# BRANO DI TESTO
━━━━━━━━━━━━━━━━━━━━━━━━━━━━━━

“Esplorando i sentieri del benessere”, a Casale Monferrato

Nicole Freddi, garante per i disabili del Comune di Casale Monferrato, ha organizzato la prima “Giornata del Benessere”

Lo scorso 15 maggio, presso i locali del complesso del ristorante La Torre, in via Candiani d’Olivola a Casale Monferrato, si è tenuta la prima edizione delle “giornate del benessere”, a cura di Nicole Freddi, esperta di aromaterapia e garante per i disabili del Comune di Casale Monferrato. «Esplorando i sentieri del benessere» è il titolo che Nicole Freddi ha scelto per questa prima “giornata”, che ha visto succedersi interventi di Paola Fongi, floriterapeuta, Alessandra Crova, farmacista, esperta in fitoterapia e floriterapeuta, Marina Cabella, reikimaster, Maria Cicconetti, pranoteraputa, autrice con Gino A. Torchio, medico e scrittore, di Mani che curano. La pranoterapia nella mia vita (Stefano Termanini Editore).

«Era normale per gli antichi – ha detto Paola Fongi – cercare nella natura la cura delle malattie. La naturopatia è, perciò, disciplina originaria e molto antica, che entra nell’ombra quando la scienza diventa il solo strumento di interpretazione dell’universo e del mondo. È soltanto nel Novecento che si riscopre l’energia come il fluido che dà forma all’universo. Il rapporto tra noi e le cose viene, di conseguenza, rivisto. Noi siamo una rete di relazioni con scambio di energia. Se ci pensiamo dentro un sistema così fatto, cambiano la nostra posizione e la nostra responsabilità nei confronti del cosmo: ritroviamo l’idea della natura che cura». Paola Fongi è esperta di fiori di Bach, che – spiega – sono «mediatori di un’energia». L’energia ha un’efficacia nel contribuire al benessere degli esseri viventi quando sia canalizzata con intenzione. «Occorre essere consapevoli e responsabili: di ciò che si fa e di ciò che si riceve», aggiunge. Noi non siamo un insieme di “pezzi”: la persona va curata nel suo insieme. Fa un esempio: «Non possiamo pensare che un male al gomito sia soltanto un male al gomito». Ogni “disagio” produce un “disturbo”; ogni disturbo va compreso in quanto effetto di un disagio, sul quale intervenire con la cura.

━━━━━━━━━━━━━━━━━━━━━━━━━━━━━━

# ISTRUZIONI DI LAVORO
Rispondi per favore a queste domande sul brano:
(a) In quale via si trova il ristorante La Torre?
(b) Quale titolo ha scelto Nicole Freddi per la prima "giornata"?
(c) Secondo Paola Fongi, in quale secolo si riscopre l'energia come fluido che dà forma all'universo?
Le voci non hanno alcun legame con il brano.

━━━━━━━━━━━━━━━━━━━━━━━━━━━━━━

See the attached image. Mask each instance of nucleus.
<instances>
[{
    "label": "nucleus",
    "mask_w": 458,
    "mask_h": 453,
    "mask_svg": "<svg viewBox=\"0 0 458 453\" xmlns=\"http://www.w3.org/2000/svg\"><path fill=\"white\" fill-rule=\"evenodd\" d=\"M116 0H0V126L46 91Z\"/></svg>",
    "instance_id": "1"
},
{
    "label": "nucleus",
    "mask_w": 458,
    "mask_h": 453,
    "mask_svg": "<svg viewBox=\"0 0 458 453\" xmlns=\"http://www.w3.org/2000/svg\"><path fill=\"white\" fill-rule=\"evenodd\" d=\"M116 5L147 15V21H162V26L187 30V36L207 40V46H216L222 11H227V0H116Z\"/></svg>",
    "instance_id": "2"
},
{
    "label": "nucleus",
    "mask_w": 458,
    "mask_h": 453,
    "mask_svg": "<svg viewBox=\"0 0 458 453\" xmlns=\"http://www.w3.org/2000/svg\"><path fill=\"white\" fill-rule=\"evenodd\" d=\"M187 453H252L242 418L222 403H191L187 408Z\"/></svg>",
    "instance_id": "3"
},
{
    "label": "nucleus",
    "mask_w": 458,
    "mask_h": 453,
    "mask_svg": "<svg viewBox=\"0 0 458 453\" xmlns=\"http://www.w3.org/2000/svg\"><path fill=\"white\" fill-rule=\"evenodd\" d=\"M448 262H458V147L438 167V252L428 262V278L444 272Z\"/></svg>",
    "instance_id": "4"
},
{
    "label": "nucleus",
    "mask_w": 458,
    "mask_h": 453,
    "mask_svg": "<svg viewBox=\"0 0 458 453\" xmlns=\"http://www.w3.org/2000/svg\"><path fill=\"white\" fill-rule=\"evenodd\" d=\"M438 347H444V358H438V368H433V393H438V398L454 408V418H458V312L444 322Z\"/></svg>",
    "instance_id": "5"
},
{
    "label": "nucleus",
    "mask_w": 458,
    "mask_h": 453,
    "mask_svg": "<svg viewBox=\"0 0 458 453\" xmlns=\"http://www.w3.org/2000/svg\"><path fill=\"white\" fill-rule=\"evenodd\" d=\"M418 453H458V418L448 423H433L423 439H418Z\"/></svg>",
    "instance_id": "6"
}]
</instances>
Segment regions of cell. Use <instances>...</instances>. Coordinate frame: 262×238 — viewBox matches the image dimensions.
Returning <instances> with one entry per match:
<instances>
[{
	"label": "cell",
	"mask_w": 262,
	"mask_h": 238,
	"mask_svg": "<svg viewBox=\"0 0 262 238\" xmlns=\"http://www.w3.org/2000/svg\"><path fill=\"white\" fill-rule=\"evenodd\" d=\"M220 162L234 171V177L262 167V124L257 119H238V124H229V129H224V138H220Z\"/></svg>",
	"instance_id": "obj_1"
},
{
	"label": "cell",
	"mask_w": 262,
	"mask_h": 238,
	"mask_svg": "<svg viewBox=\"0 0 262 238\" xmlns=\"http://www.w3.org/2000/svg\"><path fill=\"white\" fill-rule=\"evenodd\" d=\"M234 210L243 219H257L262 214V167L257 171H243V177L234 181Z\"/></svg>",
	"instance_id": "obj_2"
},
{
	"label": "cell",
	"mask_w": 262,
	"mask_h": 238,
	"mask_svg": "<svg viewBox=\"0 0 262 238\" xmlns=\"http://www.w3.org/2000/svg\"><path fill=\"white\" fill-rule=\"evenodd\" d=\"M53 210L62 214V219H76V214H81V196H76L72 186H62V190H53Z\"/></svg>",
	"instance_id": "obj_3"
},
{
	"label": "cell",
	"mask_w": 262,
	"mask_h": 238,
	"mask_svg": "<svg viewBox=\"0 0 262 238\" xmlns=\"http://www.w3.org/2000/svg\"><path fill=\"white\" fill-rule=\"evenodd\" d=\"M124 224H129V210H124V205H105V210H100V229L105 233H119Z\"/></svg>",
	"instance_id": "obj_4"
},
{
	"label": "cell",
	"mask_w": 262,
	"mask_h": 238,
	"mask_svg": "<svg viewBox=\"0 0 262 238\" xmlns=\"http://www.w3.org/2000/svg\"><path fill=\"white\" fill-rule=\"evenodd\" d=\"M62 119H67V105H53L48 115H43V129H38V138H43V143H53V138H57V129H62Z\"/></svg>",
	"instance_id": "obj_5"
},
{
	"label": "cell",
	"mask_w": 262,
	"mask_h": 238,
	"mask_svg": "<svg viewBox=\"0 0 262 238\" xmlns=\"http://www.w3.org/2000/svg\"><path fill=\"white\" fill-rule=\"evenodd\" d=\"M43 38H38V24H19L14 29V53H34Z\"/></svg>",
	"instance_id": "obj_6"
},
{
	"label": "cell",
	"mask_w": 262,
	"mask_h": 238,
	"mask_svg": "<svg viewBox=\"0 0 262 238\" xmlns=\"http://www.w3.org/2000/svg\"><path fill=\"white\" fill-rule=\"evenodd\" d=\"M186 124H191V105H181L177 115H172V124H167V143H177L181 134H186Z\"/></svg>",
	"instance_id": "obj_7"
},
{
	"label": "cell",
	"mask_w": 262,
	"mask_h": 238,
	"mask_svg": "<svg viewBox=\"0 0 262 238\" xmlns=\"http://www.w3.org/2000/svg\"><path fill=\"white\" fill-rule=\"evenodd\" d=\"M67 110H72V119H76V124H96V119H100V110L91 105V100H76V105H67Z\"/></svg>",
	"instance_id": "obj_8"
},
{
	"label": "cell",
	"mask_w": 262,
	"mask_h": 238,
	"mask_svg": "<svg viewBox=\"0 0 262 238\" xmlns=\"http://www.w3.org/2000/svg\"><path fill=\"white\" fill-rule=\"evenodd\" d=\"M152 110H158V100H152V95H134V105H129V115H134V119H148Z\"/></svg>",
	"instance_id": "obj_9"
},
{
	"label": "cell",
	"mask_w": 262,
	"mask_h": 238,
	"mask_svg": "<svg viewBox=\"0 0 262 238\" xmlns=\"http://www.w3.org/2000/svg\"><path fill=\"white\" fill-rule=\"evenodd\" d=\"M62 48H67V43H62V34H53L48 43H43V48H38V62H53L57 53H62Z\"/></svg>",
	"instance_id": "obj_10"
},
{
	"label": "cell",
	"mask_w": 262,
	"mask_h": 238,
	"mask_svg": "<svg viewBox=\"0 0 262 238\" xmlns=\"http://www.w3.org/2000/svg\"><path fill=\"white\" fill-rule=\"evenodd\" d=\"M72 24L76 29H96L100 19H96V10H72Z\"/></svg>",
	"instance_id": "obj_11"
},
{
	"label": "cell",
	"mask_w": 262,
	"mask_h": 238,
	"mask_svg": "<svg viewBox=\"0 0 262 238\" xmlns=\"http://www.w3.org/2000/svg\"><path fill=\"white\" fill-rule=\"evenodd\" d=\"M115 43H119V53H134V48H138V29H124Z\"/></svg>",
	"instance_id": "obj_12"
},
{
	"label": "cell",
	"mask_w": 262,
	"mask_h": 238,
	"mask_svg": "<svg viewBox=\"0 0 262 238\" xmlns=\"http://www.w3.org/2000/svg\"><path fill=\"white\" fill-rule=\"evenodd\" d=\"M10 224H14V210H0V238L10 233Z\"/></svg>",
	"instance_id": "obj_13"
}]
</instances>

━━━━━━━━━━━━━━━━━━━━━━━━━━━━━━

# RISULTATO ATTESO
(a) In via Candiani d'Olivola.
(b) «Esplorando i sentieri del benessere».
(c) Nel Novecento.